道紀怔怔地擡頭看他,“見不見客,大統領也會翻牆進來。”
陳遇輕笑着點頭,道紀耳聞目染了這些俏皮話,比初見的時候活潑了不少。
“所以你就躲在這裡睡覺?”陳遇擡頭環視,藏在這些書架裡,天色昏暗倒确實不太好找。
“在看一本書,困乏了。”
“玄澄子呢?”陳遇問。他來了這些時候,玄澄子要再發現不了他,霜劍入夜的名頭看來是得換人了。
“他……”道紀想了想,“回少陽山有事。”
陳遇松開了他:“下次說謊别猶豫。”
“他不在。”道紀放棄掙紮。
“我還想着這回真能和他打一架呢。”陳遇笑道,看來道紀不想告訴他玄澄子的去向。
“你赢不了他,”道紀斟酌道,“他近日似有突破,劍法比以前更勝一籌了。”
陳遇思忖道:“真不給我留面子。”
“我……并非有意比較。”
“事實罷了。”
道紀把毯子又往上扯了一把,又想到面前人接下來的境遇,難免黯然,但此刻确着實摸不準陳遇是來做什麼的,因為他看起來什麼都不想做。
除了想同自己調情。
但自己竟然就這麼在陳遇的懷裡呼呼大睡了這麼久。
“這裡太涼,回去睡吧。”陳遇說道,言語間刮過一陣冷風,雖是夏夜,也奈不住樓高風急。
道紀抿唇道:“如果你想,可以回房。”
陳遇投來微熱的目光,道紀好似總是把自己當做極有目的性的人。
但同他解釋就更顯得自己欲蓋彌彰了。
“回去吧。我隻是想你了,沒别的意思,”陳遇替他緊了緊外袍,又把沒翻好的領子理平,“玄澄子不在,我不放心。”

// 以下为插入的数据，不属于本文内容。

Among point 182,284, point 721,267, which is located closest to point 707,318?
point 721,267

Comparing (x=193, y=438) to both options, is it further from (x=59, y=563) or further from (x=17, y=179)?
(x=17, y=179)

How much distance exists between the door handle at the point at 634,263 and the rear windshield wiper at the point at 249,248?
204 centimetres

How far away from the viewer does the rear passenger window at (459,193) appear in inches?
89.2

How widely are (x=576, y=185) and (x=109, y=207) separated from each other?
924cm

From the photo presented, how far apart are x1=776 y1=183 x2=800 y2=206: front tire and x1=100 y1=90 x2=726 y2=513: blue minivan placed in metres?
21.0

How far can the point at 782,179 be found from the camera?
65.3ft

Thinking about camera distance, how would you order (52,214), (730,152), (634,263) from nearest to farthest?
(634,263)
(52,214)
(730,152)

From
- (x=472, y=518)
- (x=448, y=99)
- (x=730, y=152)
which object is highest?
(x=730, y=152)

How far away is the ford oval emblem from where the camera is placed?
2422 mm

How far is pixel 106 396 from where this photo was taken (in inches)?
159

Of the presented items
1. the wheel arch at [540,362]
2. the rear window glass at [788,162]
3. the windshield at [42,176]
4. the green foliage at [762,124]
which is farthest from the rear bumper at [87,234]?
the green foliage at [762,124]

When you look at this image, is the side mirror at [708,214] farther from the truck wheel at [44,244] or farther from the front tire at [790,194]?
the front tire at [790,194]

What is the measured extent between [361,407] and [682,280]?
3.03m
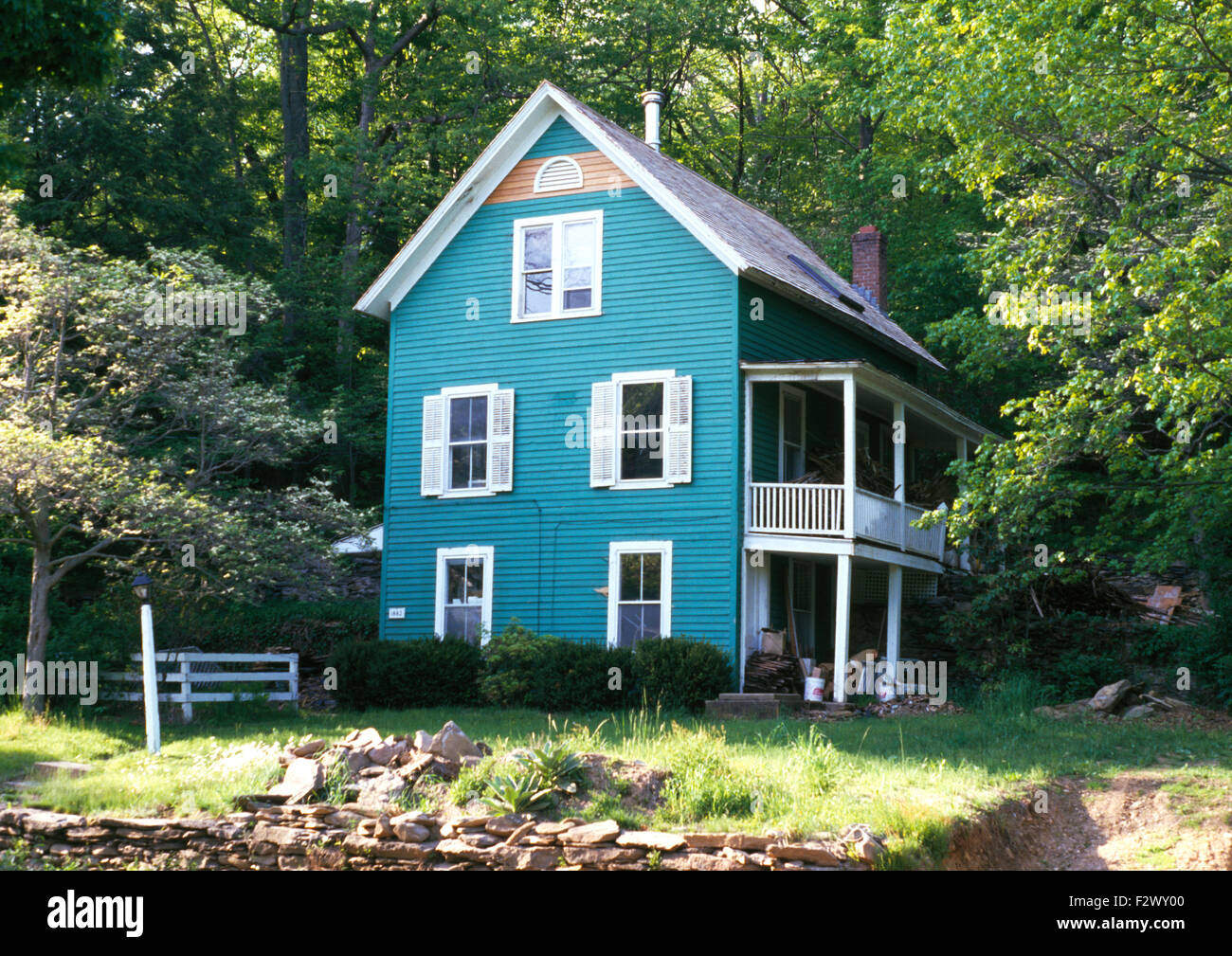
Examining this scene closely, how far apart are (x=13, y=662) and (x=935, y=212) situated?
24685mm

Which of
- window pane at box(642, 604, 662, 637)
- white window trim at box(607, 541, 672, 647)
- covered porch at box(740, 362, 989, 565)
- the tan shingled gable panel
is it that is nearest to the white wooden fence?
white window trim at box(607, 541, 672, 647)

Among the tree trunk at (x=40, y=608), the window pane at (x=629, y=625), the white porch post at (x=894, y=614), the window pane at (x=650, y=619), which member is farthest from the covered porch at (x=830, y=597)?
the tree trunk at (x=40, y=608)

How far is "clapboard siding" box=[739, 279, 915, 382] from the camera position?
20562 mm

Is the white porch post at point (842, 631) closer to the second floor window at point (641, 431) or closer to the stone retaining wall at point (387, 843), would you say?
the second floor window at point (641, 431)

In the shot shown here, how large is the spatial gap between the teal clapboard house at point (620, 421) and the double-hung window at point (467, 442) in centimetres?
4

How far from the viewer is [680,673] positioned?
59.3 feet

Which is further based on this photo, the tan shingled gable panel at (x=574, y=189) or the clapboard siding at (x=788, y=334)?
the tan shingled gable panel at (x=574, y=189)

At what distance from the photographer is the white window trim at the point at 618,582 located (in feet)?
65.6

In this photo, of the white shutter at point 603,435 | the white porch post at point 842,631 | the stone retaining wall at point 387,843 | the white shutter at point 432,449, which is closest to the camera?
the stone retaining wall at point 387,843

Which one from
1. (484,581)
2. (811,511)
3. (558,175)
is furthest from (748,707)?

道紀擡眼,捉住陳遇的手腕,虛虛握着,倒有一分暧昧的味道。
說的話卻煞風景:“過兩日你将有牢獄之災,因為陳惘确在夜蒙國邊境籌措軍糧。”
語罷道紀發覺陳遇的手微微發抖,不知是驚愕還是憤怒,臉上并未有什麼表情。
“我不想聽你說這些,亦不想借國師的東風。”陳遇虛握的拳頭伸展開來,修長的食指和中指厮磨着道紀的小臂。
被他騷撓地發癢,道紀忙松開手,懊惱着自己又被陳遇戲弄。
這種若有若無的觸碰讓道紀意識到陳遇慣喜歡這樣來撩撥他的。
明明自己是同他說正事。
而且陳遇這還叫沒别的?道紀懷疑他腦子裡想的都是别的。
“是為了讓你早做應對之策。”道紀面上微燙,不動聲色地說道。
陳遇本是極不想和道紀說這些的,隻是話鋒已經到這裡,不再能避開:“我已經派人去北州核實了,夜蒙國有我們的探子,既然你又告訴我還有兩日,應當還來得及。”
還未等道紀叮囑什麼,陳遇又說道:“現在你可不可以别把我當什麼羽林軍,隻把我當成一個……情人?